All components of the Bender Bot – the Laser Seam Finder, Kawasaki robots, tube bending machine and pipe carts – are all connected by Ethernet. The Tube Bender is the master, which makes it easy for the operator – they call up one program, and all of the machine components receive that program number, adjust and cross check automatically. This gives the operators more time, so they’re able to run specialty pipes through a die press prior to loading into the Laser Seam Finder. Before automation was needed, this process was done by different operators in another area of the building. This role consolidation was an unexpected benefit that KMM didn’t take into consideration when they implemented Bender Bots 1 and 2, but had a big impact on their overall efficiency.
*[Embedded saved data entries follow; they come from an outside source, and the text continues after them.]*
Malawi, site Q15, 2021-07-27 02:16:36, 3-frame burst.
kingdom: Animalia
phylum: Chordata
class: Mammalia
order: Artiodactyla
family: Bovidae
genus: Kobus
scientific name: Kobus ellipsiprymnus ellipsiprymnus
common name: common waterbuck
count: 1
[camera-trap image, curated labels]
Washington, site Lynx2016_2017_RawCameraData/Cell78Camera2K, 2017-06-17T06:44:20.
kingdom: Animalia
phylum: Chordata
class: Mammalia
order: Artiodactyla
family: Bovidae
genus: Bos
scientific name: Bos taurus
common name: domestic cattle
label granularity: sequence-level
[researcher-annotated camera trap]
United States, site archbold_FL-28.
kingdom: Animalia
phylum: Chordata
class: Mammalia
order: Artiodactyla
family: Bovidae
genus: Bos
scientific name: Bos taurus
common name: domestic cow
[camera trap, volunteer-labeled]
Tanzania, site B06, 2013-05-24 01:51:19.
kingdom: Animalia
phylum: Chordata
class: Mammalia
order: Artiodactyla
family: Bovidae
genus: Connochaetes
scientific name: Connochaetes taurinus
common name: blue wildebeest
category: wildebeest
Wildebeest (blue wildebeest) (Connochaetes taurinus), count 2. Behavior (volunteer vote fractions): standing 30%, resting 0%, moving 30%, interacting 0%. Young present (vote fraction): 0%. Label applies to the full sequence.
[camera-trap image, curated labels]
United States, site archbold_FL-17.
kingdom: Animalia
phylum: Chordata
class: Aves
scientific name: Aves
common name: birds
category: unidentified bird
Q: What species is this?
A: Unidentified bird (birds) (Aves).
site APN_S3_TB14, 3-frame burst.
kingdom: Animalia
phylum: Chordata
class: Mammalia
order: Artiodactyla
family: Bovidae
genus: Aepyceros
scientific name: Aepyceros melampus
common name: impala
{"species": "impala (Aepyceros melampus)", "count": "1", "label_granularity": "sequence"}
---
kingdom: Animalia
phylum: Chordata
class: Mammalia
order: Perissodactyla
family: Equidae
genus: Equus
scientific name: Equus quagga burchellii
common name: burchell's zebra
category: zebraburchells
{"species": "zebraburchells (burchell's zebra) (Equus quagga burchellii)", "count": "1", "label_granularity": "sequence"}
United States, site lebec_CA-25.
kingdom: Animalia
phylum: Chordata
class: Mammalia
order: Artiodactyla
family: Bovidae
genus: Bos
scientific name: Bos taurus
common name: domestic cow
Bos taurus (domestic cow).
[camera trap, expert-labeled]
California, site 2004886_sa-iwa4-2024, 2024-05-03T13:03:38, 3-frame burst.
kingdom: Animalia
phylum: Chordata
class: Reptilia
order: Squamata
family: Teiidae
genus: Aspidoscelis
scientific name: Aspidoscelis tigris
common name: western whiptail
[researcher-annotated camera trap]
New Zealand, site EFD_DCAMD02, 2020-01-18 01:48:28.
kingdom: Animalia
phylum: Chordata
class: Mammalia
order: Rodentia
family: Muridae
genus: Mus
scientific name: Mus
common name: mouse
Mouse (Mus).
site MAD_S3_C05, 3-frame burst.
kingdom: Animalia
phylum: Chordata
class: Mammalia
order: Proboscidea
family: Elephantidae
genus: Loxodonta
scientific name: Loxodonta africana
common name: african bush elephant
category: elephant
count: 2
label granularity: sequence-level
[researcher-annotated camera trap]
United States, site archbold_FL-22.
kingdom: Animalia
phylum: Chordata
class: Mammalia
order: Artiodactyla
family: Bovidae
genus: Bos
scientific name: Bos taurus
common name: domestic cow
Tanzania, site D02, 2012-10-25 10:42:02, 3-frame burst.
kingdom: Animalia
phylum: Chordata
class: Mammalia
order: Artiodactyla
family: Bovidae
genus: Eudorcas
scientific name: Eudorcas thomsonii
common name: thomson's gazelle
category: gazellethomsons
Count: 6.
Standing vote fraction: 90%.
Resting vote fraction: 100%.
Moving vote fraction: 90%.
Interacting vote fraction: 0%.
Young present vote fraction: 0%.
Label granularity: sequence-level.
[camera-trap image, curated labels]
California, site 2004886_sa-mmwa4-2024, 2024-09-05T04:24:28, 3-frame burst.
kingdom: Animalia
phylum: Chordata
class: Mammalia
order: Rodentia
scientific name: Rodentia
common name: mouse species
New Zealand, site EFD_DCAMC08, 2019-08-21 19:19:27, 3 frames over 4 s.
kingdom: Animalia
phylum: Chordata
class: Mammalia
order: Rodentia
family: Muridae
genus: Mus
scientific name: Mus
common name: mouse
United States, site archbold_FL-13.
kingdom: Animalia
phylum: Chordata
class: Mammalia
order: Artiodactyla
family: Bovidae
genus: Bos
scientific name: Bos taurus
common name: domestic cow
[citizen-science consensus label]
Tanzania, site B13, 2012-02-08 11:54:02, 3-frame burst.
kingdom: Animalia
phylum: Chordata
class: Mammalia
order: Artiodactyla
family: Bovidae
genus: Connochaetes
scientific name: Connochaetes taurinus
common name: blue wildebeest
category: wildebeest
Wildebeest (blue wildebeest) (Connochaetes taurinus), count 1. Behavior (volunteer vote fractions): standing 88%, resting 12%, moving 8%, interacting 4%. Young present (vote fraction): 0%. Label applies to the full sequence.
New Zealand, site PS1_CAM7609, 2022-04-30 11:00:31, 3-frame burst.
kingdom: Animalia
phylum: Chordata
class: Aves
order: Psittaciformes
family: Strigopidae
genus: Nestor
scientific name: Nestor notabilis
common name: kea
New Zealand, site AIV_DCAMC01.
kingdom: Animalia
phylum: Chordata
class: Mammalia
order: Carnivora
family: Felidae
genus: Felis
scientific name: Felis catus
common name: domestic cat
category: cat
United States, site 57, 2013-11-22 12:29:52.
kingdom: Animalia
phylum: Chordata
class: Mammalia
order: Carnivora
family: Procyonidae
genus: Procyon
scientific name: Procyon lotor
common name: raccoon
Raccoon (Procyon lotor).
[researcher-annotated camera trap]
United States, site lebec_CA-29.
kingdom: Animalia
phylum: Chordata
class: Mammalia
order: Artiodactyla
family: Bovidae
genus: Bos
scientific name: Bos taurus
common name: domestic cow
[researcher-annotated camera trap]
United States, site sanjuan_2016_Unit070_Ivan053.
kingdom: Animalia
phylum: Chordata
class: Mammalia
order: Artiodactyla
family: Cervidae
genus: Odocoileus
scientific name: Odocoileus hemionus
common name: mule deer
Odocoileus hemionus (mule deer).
After five years of robotic tube bending, KMM has refined their process so it’s versatile and practical. The robots unload the bent pipes into custom racks made for each specific configuration, so the carts can be wheeled to the Kawasaki robotic arc welding cells, where they attach for loading into the next step in their manufacturing process.
KMM bends 700 pipes/hour using Kawasaki robots. Currently, 33% of KMM’s pipe bending processes are automated, but they’d like that number to increase – they are looking to add a Bender Bot 3 in the next year. Over the past 5 years, KMM has met their ROI for both cells, and has seen improvements across the board – some they weren’t even expecting.